- TAREAS
(1) Enumera todos los autores, aparte de Sciascia, que se mencionan en el texto sobre Leonardo Sciascia.
(2) Prosigue el texto sobre Leonardo Sciascia a partir de su último párrafo.

- EXTRACTO DEL DOCUMENTO
>>>>>

Wednesday, September 06, 2006

 

La enseñanza de Sciascia

Los ensayos, los cuentos y las novelas de Leonardo Sciascia (1922-1989) participan por igual de todos los géneros narrativos. Sus ensayos pueden desenvolverse en narraciones a lo largo del camino y sus novelas no temen incurrir en reflexiones que normalmente serían propias del ensayo. Esta fusión de los géneros le permitió siempre a Sciascia conservar el interés del lector. Llegó a componer una parodia de novela policiaca, El contexto, respetando las convenciones del género detectivesco al mismo tiempo en que concluía con una meditación sobre el poder, el crimen y una realidad contemporánea, en todos los países, que aproximadamente podríamos llamar mafiosa.
Cuando escribí La memoria de Sciascia en 1989 tuve siempre la corazonada de que el autor siciliano pertenecía a esa especie de estilistas que ayudaban a escribir a otros escritores, que les dan ideas, que los incitan a descubrir en ellos mismos ideas mucho tiempo atrás aletargadas pero muy susceptibles de retoñar, según los tiempos. Y según el tiempo de cada quien.
Tuve la ilusión, un tanto pueril, de que Sciascia enseñaría algunos recursos a los periodistas mexicanos que cultivaban la esperanza de escribir algún día un libro. Les daría las armas, me decía. No poca de su malicia literaria se transmutaría a través de la lectura de El caso Moro, La desaparición de Majorana, En tierra de infieles, El teatro de la memoria.
Escritor que estimula a escribir, Sciascia va acomodando las piezas de su libro llevándolo a uno de la mano. Puede citar a otros autores, practica la ética de las comillas, y en todos los casos sus alusiones o las frases ajenas encajan de manera iluminadora en lo que trata de esclarecer. Pone en diálogo a los muertos y con ello rebasa cualquier frontera del tiempo: Diderot aparece luego de un párrafo de Pirandello, Voltaire se ve acompañado por una diatriba de Paul-Louis Courier. Borges asoma junto a una reminiscencia de Martín Luis Guzmán.

<<<<<

- INFORMACIÓN EXTRAÍDA
>>>>>

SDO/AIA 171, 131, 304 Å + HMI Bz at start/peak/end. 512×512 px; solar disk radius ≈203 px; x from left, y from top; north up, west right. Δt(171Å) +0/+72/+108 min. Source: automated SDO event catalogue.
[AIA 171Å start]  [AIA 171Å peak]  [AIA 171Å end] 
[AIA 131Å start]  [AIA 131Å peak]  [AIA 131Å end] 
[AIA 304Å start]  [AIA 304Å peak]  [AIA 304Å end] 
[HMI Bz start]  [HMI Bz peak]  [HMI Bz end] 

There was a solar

<<<<<

- RESPUESTAS POR TAREA
(1) Diderot, Pirandello, Voltaire, Paul-Louis Courier, Borges y Martín Luis Guzmán.

(2)
Sin embargo, lo que hace Sciascia se remonta a las épocas clásicas de la retórica, porque la argumentación ha sido desde los tiempos de Cicerón una cadena de razonamientos. Es lo que Helena Beristáin llama una “discusión razonada”. Es la parte más importante de un discurso porque en ella se resume y concentra la materia de que trata. Las pruebas deductivas, o probationes o argumenta, abunda Helena Beristán, se basan en los datos de la causa, que sirven para demostrarla y pertenecen a la inventio. La argumentación “suele emplearse como método de conocimiento o como arma para la controversia. Como se dirige al logro de la demostración, de la disuasión o de la persuasión, es un instrumento y está estrechamente vinculada con la obtención y el uso del poder”. Las pruebas, concluye, conforman el esqueleto de la argumentación.
Y así procede, acaso sin saberlo, o sabiéndolo remotamente, Leonardo Sciascia:
Si bien sus novelas de pura invención literaria (Todo modo, El contexto, Una historia sencilla, El día de la lechuza, A cada quien lo suyo, Puertas abiertas, El caballero y la muerte) siempre se despliegan a ras de suelo y se alimentan de los equívocos y las coloraciones de la memoria, lo cierto es que nunca sueltan su cable a tierra: su conexión con la historia y los hechos reales que a la vez permiten –en su composición— hacer de las criaturas de verdad personajes anfibios: esos seres que no se sabe si pertenecen más al territorio del agua que al ámbito de lo terrenal.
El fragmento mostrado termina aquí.